• **Задания для работы**
- A) Как поляки называют земли, где родилась Гелена Казимировна, согласно отрывку о ней?
- B) Перепишите дословно участок отрывка о Гелене Казимировне от слов «Гелена Казимировна родилась» до слов «монастыри были закрыты.» включительно.

• **Отрывок из источника**
━━━━
Новый материал из авторского цикла Ольги Хруль «Церковь с человеческим лицом» посвящен Гелене Казимировне Частиковой (27 февраля 1921 — 03 января 2003), прихожанке храма св. Людовика Французского в Москве. Воспоминаниями о своей крестной поделился Сергей Трофимов.
Снежная московская зима начала 1990-х. За ночь навалило столько снега, что транспорт ходит по городу с трудом. Я возвращаюсь с ранней латинской Мессы. Хотя мы договаривались на ней встретиться с моей крестной, но по такой погоде скорее всего она не сможет сегодня приехать, так как, наверняка, в подмосковном Марушкино под Внуково дороги занесены снегом, автобусы не будут ходить, а до Москвы ей нужно ехать с пересадкой на двух автобусах.
Подходя к стоянке КГБ в Фуркасовском переулке, я вижу огромную гору снега, которую дворники уже сгребли в центре площади, перегородив её полностью. А на вершине горы я вижу маленькую пожилую женщину в пуховом платке с белой тростью в руках, отважно перебирающуюся через эту гору снега – мою крестную. «Pani Heleno, столько снега выпало – я был уверен, что Вы сегодня не приедете». – «И я сама тоже была уверена», — отвечает мне крестная, — «но ноги сами пошли в костёл, ну только на латинскую уже не успела, пойдем теперь на польскую». Это маленькое событие прекрасно характеризует мою крестную, Гелену Казимировну Частикову.
Гелена Казимировна родилась в феврале 1921 году на территории восточной Польши, которая стала в одну сентябрьскую ночь 1939 г. Западной Белоруссией. Эти земли поляки называют «Кресами».
Семья была глубоко верующей: вместе молились и ходили в церковь, дома читали молитвы, розарий, отец читал детям Библию и объяснял смысл христианской жизни.
Крестная рассказывала, что в молодости она мечтала поступить в монастырь, который располагался недалеко от её дома. Но начавшаяся война изменила весь уклад жизни: монастыри были закрыты.
━━━━
• **Исходный список**
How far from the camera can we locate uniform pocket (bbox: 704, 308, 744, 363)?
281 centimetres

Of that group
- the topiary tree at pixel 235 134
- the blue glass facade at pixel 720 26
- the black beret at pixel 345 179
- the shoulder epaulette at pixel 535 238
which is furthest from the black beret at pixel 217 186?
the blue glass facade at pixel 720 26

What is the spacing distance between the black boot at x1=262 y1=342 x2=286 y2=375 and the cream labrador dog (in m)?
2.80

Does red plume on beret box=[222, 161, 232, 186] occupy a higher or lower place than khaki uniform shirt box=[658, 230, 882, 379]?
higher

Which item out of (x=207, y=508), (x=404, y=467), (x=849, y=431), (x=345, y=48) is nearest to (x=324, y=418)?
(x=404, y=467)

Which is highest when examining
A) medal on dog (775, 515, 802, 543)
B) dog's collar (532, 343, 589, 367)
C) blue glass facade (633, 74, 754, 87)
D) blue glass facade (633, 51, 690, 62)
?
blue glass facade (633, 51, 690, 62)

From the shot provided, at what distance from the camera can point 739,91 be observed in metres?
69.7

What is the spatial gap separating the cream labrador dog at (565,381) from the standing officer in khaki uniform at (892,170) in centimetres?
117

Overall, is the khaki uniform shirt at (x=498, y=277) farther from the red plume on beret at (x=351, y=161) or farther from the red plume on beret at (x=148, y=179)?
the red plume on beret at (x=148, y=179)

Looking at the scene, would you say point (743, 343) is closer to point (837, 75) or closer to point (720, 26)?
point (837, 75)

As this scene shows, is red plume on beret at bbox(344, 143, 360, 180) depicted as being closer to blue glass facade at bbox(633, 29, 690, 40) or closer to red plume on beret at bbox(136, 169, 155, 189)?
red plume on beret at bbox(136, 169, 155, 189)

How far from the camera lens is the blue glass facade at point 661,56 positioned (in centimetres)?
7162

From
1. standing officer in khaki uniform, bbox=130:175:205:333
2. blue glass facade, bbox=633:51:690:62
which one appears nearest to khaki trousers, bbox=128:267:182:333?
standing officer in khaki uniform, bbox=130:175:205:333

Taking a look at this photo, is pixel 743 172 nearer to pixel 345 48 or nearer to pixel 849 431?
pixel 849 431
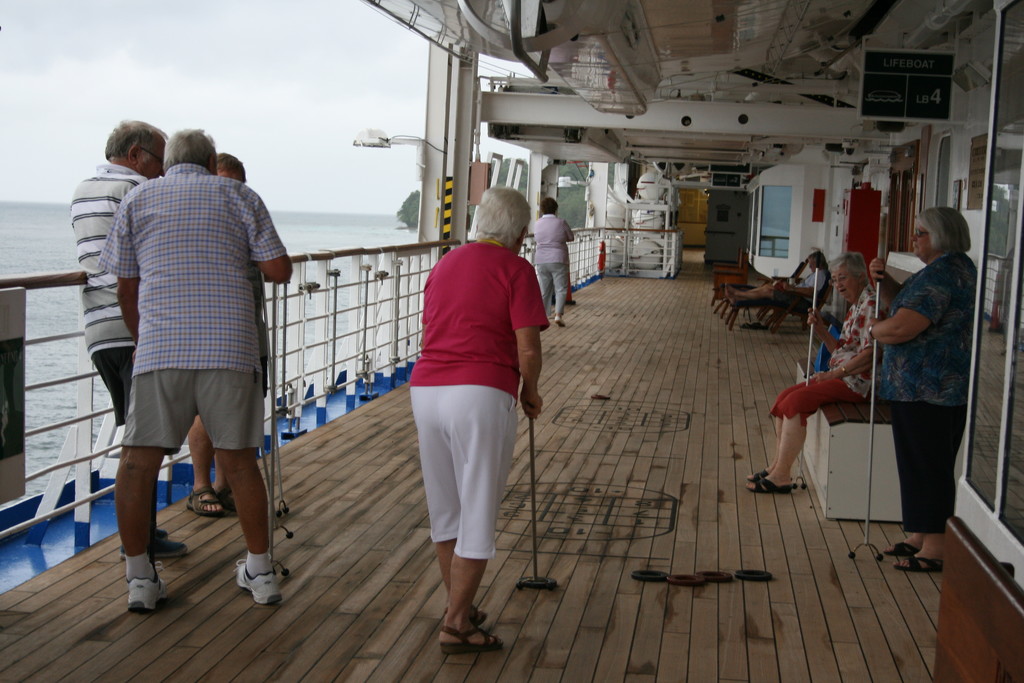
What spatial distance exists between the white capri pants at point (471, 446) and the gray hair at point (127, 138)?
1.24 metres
━━━━
• **Ответы на задания**
- A) Поляки называют эти земли «Кресами».

- B)
Гелена Казимировна родилась в феврале 1921 году на территории восточной Польши, которая стала в одну сентябрьскую ночь 1939 г. Западной Белоруссией. Эти земли поляки называют «Кресами».
Семья была глубоко верующей: вместе молились и ходили в церковь, дома читали молитвы, розарий, отец читал детям Библию и объяснял смысл христианской жизни.
Крестная рассказывала, что в молодости она мечтала поступить в монастырь, который располагался недалеко от её дома. Но начавшаяся война изменила весь уклад жизни: монастыри были закрыты.